++++ INPUT

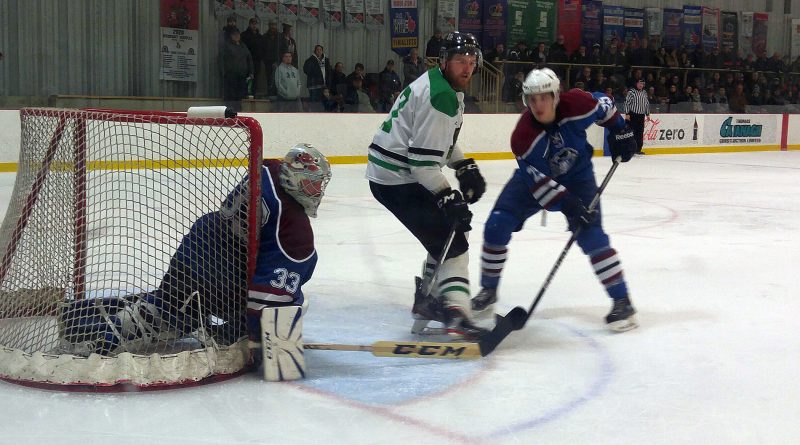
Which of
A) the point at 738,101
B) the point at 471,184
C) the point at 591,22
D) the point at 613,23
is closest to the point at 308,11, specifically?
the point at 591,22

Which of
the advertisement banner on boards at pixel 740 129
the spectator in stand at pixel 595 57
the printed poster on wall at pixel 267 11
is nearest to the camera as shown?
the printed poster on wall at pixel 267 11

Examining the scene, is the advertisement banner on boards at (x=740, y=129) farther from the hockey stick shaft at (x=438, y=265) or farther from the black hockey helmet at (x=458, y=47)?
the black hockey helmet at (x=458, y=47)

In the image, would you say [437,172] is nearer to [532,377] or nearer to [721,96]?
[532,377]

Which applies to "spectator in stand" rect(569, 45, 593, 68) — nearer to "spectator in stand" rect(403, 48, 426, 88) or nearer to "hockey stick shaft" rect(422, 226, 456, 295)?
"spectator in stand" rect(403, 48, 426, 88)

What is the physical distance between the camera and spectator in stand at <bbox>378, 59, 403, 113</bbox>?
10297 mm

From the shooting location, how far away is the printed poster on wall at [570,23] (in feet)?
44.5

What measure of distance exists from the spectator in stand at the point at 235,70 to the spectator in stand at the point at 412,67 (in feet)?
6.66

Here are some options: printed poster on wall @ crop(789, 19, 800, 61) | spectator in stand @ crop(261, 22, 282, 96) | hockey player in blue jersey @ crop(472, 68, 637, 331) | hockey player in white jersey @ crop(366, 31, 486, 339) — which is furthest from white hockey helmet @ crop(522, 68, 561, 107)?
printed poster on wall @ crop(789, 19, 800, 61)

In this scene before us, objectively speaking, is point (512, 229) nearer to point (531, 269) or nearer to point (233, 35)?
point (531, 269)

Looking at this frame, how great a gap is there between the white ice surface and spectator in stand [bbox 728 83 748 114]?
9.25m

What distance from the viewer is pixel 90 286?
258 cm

++++++++
++++ INPUT

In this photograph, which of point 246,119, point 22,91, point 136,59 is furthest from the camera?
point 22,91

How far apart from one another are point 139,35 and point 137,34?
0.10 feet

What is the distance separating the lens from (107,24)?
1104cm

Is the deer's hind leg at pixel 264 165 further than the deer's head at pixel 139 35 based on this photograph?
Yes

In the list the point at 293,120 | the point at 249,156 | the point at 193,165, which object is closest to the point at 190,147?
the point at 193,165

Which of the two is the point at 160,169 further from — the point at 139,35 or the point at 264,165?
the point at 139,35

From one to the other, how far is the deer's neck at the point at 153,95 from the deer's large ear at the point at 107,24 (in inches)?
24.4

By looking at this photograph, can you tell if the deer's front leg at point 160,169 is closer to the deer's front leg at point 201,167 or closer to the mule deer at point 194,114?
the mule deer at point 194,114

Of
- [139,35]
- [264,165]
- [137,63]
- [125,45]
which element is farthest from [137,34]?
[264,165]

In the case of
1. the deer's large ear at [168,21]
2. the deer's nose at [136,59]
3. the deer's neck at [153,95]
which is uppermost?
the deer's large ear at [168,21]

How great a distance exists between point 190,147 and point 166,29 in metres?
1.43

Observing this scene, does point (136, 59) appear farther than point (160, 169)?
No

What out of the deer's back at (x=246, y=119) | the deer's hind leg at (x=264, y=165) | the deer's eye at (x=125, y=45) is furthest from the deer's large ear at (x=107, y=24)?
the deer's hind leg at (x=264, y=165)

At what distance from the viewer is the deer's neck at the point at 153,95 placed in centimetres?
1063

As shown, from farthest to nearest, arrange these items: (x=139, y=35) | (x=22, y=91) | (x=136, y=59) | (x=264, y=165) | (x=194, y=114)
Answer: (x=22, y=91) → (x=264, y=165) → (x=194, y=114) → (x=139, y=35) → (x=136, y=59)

++++++++

Rewrite the data from the line containing "As shown, from" through the line containing "Answer: (x=22, y=91)", replacing "farthest to nearest" with "most distant to closest" and changing nothing else.

**EXPECTED ANSWER:**
As shown, from most distant to closest, arrange these items: (x=139, y=35) | (x=22, y=91) | (x=136, y=59) | (x=264, y=165) | (x=194, y=114)
Answer: (x=22, y=91) → (x=264, y=165) → (x=194, y=114) → (x=139, y=35) → (x=136, y=59)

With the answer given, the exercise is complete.